Зоя, пятясь, делает несколько шагов. Потом махнув рукой, быстро уходит.
Большая комната в коммуналке старого московского дома. Разномастная мебель, беспорядок. Зато на кушетке — гитара, а на стене — фотографии бородатого Хемингуэя и обнаженной кинозвезды. Около семи вечера. В комнате Женька — моложавый, модненький и в чем-то жалкий. Входит Федор.
Федор. Здорово!
Женька. Ты Чернигов заказывал?
Федор. Чернигов? Да.
Женька. Где ты шляешься? Уже два раза вызывали.
Федор. За билетами ходил.
Женька. В кино?
Федор. В Сухуми.
Женька. Как в Сухуми?
Федор. Вот так. Сегодня в одиннадцать еду.
Женька. А что же ты…
Федор. Пришел вчера — ты спишь. Утром ты ушел — я сплю. Вот и вышел сюрприз.
Женька. Так вот, эти билеты… Стой, а почему — билеты?
Федор.
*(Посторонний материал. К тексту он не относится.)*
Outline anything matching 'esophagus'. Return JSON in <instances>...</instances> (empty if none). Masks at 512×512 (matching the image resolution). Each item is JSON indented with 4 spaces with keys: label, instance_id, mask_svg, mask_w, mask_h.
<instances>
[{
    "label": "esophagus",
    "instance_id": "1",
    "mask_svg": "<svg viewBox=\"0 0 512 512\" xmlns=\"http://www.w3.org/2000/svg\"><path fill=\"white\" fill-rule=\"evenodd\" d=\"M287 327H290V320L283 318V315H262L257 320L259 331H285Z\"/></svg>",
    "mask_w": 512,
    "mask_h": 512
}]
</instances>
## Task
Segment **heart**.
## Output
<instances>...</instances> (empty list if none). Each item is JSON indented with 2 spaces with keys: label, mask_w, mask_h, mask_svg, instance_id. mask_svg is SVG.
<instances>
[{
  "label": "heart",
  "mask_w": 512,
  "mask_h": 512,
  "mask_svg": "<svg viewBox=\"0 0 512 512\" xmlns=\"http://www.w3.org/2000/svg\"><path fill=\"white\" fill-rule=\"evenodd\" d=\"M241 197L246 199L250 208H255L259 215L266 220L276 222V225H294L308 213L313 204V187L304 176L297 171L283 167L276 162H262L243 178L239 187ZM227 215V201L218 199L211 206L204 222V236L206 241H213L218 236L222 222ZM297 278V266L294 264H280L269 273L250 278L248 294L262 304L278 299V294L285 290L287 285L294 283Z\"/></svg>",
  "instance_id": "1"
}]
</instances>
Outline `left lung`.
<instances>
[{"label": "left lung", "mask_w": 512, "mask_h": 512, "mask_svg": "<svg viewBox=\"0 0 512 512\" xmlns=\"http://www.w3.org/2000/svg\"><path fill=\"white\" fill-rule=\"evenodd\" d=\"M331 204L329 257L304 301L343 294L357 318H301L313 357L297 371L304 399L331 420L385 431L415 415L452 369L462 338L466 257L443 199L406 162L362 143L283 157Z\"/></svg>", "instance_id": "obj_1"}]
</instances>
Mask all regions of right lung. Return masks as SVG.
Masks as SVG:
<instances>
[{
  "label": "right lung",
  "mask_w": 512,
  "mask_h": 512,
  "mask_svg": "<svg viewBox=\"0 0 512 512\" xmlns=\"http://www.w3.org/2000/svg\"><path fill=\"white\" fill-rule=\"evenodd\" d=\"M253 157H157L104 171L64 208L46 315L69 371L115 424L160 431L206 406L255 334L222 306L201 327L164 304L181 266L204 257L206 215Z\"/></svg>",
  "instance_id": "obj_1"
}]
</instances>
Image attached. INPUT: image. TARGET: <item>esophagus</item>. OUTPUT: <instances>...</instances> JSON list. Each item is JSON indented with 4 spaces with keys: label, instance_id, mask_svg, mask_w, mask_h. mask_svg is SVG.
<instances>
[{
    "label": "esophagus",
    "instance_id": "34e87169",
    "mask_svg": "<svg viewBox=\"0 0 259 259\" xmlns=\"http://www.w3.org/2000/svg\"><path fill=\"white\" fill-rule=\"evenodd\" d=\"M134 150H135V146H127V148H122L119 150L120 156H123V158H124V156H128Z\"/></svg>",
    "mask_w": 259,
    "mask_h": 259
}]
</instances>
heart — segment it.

Потому что — билеты.
Женька. Старик! Во мне информация умирает.
Федор. Зоя. Худенькая, в джинсиках. Вот здесь сидела?
Женька. Постой, это какая?
Федор. Ну — водку не пила. Помнишь? Ты хотел налить, а она стакан ладошкой.
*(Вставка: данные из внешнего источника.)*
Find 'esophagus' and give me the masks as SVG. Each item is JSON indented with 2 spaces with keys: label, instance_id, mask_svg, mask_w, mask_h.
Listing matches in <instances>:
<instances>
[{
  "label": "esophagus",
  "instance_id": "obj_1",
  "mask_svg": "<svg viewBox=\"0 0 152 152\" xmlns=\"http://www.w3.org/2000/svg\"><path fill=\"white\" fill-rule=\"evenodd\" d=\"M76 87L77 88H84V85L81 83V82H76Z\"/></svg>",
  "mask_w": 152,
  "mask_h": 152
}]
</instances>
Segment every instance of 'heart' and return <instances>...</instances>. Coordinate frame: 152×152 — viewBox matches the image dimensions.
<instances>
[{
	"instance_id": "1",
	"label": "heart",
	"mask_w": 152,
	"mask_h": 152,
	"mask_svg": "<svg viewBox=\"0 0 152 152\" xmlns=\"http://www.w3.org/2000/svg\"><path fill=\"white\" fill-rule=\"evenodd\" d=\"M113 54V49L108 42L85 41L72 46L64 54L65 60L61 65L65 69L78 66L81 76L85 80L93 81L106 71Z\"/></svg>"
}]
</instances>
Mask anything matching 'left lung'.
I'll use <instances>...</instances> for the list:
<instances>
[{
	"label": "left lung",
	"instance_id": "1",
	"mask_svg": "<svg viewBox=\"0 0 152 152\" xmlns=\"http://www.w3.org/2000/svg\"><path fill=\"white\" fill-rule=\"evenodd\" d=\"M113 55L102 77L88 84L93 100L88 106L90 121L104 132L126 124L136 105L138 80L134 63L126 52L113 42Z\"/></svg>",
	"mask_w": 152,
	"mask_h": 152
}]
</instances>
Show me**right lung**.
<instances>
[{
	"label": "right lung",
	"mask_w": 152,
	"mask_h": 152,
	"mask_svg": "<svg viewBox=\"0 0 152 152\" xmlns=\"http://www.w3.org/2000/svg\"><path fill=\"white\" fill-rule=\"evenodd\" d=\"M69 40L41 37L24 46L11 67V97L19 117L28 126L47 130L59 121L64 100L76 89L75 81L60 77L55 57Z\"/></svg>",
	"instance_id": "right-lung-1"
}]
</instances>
Женька. Не, не помню. Ну, ты молодец — даешь… К сожалению, билеты твои придется сдать. А комиссионный сбор не возвращается. Так что шестьдесят копеек — чистый убыток.
Федор. Это еще почему?
Женька. А вот так.
Федор. Случилось что?
Женька. Прихожу сегодня в министерство — а мне говорят.
Федор. А-а… Слышал.
Женька. Что — слышал?
Федор. К Чернову я не пойду
Женька. А к Чернову тебя и не зовут. Тебя, старичок, зовут на место Чернова.
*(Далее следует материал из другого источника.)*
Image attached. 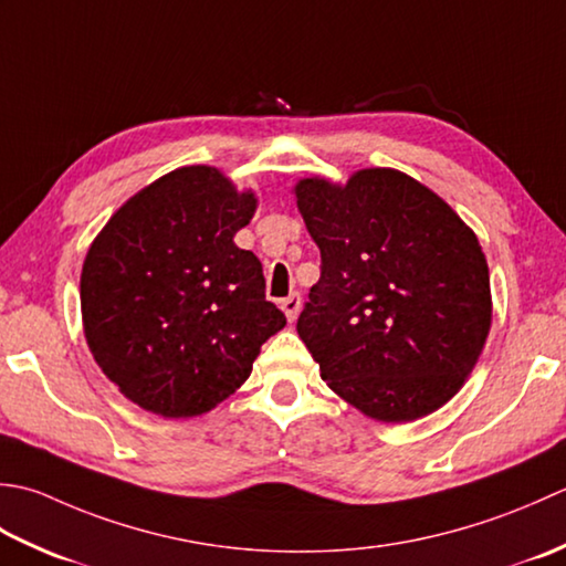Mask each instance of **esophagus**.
<instances>
[{"label":"esophagus","mask_w":566,"mask_h":566,"mask_svg":"<svg viewBox=\"0 0 566 566\" xmlns=\"http://www.w3.org/2000/svg\"><path fill=\"white\" fill-rule=\"evenodd\" d=\"M281 310H283V315L287 317V322H295L297 313H300V295L293 293V295H287L285 300H281Z\"/></svg>","instance_id":"esophagus-1"}]
</instances>
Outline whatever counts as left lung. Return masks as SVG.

Федор. Это клюква. В тридцать пять лет такого не бывает.
Женька. Оказывается, бывает… Давай билеты, сбегаю — сдам.
Федор. Неудобно, уже договорился.
Женька. Старик, ты здоров?
Федор. Будь другом, помоги сложить чемодан.
Женька. Федя, но ведь это… Погоди, Давай поговорим.
Федор. Ну, ясно, поговорим. Только давай сразу два дела: поговорим н чемодан сложим. Надо будет, потом назад разберем.
Женька. Старик, ты зациклился. Приди в себя! Такие моменты не повторяются.
Федор. Через полтора года получу стройку.
Женька. Стройку? Ну, получишь — первую попавшуюся. А здесь через пять лет…
Федор. Галстук мятый.
Женька. Максимум, через шесть…
Федор. Надо гладить, а?
Женька. Зачем тебе на море галстук?
Федор. А в ресторан?
Женька. Старик, не чувствуешь эпоху. В чем ты собираешься ехать? В этом?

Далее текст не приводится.